Bien sûr, rien de tout cela ne légitime l'horrible armée pakistanaise, qui a jeté en prison, sous de fausses accusations, l'homme qui tentait de redonner au Pakistan une certaine respectabilité : Imran Khan.

Une fois de plus, c'est aux adultes dans la pièce, quelle qu'elle soit - la Russie -, de désamorcer la situation. L'idéal serait que cela se fasse au sein de l'OCS, dont l'Inde et le Pakistan sont tous deux membres, aux côtés de l'Iran. Moscou a choisi de prendre l'initiative, seule.

Le vice-ministre des Affaires étrangères Andreï Roudénko a rencontré l'ambassadeur de l'Inde en Russie, Vinay Kumar, et l'ambassadeur du Pakistan en Russie, Muhammad Khalid Jamali.

La terminologie russe est essentielle : il n'y a pas seulement eu un appel aux deux parties à «s'engager dans un dialogue constructif». Moscou a souligné : «Nous sommes prêts à contrer ensemble la menace terroriste mondiale». Le mot clé est «mondiale». Delhi et Islamabad ne semblent pas encore avoir compris le message.
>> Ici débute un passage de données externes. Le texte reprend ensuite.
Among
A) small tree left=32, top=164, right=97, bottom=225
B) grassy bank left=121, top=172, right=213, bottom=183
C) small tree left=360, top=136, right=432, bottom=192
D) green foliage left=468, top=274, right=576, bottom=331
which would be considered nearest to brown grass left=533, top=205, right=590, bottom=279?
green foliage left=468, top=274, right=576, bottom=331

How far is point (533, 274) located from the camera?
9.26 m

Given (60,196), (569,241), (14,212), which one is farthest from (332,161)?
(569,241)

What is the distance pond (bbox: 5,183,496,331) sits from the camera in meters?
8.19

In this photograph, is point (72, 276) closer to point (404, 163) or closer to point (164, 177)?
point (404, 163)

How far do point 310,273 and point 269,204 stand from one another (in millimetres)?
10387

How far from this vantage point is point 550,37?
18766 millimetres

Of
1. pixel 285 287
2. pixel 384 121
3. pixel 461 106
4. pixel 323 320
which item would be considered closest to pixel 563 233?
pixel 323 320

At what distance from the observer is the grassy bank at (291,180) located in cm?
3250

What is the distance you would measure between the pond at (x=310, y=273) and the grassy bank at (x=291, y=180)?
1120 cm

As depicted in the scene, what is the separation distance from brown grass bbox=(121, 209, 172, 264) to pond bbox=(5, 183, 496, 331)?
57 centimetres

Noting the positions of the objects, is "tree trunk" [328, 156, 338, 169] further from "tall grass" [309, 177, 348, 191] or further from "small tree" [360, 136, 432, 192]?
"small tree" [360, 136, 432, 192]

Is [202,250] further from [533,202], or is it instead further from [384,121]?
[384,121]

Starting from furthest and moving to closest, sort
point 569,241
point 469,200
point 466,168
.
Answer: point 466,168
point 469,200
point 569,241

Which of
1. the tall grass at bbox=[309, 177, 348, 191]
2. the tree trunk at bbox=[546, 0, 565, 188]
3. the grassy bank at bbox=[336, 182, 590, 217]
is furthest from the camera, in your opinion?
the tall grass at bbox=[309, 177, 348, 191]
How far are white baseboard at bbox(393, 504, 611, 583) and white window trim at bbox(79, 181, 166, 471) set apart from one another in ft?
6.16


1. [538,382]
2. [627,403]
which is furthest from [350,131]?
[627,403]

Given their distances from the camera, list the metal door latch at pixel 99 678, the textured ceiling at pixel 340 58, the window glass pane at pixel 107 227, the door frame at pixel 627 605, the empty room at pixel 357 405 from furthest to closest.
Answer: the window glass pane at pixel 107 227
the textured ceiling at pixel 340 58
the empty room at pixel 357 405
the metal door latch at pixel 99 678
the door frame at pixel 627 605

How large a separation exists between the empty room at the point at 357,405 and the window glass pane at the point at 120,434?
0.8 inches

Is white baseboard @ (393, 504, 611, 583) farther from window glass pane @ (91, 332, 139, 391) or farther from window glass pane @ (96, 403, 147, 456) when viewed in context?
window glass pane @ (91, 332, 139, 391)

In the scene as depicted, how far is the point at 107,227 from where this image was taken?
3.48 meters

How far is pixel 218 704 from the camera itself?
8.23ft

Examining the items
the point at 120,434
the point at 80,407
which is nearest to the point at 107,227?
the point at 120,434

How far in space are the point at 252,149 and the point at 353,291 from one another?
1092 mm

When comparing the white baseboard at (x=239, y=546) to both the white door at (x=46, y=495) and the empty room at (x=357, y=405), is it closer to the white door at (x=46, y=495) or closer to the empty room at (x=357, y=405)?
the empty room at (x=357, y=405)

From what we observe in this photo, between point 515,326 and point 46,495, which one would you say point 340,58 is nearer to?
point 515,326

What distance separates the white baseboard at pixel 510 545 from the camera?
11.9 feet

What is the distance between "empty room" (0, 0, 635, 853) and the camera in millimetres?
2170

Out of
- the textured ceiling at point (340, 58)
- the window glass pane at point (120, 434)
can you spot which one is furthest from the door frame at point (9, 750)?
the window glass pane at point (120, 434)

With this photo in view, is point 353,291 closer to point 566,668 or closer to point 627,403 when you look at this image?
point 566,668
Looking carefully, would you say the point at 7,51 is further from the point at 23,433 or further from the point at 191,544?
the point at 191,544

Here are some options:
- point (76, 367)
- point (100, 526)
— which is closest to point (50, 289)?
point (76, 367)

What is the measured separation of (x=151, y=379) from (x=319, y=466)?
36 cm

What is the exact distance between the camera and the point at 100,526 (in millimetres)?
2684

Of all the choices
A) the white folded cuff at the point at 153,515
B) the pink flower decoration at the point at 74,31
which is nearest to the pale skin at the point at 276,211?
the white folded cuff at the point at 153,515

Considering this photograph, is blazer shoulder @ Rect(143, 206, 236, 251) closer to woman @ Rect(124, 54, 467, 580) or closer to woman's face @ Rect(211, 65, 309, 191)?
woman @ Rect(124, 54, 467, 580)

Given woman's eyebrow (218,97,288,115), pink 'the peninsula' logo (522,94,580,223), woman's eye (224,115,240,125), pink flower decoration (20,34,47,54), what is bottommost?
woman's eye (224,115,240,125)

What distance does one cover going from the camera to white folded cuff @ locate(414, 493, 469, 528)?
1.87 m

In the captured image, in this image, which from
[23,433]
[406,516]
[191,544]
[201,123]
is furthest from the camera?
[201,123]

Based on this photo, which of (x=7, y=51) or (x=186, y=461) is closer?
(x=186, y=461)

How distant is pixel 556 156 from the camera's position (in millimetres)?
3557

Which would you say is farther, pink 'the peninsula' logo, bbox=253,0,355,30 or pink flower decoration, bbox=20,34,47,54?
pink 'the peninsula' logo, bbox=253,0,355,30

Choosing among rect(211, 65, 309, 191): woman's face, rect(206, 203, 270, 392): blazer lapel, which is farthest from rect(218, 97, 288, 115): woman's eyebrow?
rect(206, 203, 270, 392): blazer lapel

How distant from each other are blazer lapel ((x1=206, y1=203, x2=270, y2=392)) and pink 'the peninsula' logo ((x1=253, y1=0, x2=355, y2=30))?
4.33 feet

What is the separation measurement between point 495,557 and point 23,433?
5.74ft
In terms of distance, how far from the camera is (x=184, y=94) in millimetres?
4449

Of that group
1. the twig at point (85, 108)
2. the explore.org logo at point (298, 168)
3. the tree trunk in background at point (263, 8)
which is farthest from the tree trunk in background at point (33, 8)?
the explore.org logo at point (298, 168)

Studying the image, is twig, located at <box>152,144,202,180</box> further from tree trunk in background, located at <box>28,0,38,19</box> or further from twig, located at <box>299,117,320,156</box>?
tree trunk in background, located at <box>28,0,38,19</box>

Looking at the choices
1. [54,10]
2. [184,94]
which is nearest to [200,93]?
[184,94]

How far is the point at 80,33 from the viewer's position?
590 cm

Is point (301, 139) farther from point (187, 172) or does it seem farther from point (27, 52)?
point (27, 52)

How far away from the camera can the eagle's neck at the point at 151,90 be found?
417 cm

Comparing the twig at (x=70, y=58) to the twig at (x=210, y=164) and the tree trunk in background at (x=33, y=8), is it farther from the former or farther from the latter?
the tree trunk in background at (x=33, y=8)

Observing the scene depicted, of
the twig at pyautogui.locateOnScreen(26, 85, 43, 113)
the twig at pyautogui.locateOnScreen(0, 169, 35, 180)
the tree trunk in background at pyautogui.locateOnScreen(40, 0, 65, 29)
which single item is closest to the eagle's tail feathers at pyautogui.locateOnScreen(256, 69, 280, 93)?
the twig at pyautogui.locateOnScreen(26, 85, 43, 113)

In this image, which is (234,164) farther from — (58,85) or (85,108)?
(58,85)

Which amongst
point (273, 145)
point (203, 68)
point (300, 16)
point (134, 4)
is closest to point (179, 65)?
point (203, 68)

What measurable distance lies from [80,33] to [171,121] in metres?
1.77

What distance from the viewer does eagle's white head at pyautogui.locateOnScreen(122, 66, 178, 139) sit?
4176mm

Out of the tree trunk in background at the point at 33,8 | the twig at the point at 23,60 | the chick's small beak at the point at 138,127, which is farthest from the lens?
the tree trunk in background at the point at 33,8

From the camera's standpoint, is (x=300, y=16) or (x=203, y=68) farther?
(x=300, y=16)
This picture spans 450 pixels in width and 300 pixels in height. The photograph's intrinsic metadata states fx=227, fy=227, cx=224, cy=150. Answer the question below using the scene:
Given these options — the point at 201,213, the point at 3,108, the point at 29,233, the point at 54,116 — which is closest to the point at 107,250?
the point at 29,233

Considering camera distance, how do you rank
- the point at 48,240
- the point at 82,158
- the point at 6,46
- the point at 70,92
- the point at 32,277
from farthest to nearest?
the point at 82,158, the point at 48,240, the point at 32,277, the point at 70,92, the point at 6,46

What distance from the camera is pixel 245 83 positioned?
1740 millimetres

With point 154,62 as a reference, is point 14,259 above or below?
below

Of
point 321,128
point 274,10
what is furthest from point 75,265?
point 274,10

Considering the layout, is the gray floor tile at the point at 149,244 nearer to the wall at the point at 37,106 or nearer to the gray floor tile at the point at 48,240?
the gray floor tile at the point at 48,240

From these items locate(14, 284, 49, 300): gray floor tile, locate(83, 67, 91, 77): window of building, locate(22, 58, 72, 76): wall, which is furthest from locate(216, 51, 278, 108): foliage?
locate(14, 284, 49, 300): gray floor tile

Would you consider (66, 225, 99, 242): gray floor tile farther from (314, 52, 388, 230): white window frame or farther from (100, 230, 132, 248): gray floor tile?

Le Cachemire, un laboratoire de guerre instable

Comme on pouvait s'y attendre, une machine infernale est en marche. C'est comme si l'axe anglo-sioniste utilisait le Cachemire comme un laboratoire instable pour une série de tests en direct, notamment en poussant les puissances nucléaires au bord de la confrontation. Et tout cela avec une insouciance désinvolte, pratiquement comme un spectacle secondaire.

Rien de ce qui vient du sultan Erdogan et de son appareil de renseignement ne peut être considéré comme digne de confiance. En Syrie, les agents du MIT - la Headchopper Inc. rassemblée dans le Grand Idlibistan - ont fini par être installés au pouvoir à Damas, avec leur chef de gang pro-sioniste qui se fait désormais passer pour le président.

La junte compradore yankee à Islamabad, pour sa part, pourrait bien être au bord du gouffre, ce qui en soi est une bonne nouvelle. Parallèlement, le suspense grandit quant à savoir si Modi se présentera au défilé de la Victoire le 9 mai à Moscou et ce qu'il dira à ses hôtes russes.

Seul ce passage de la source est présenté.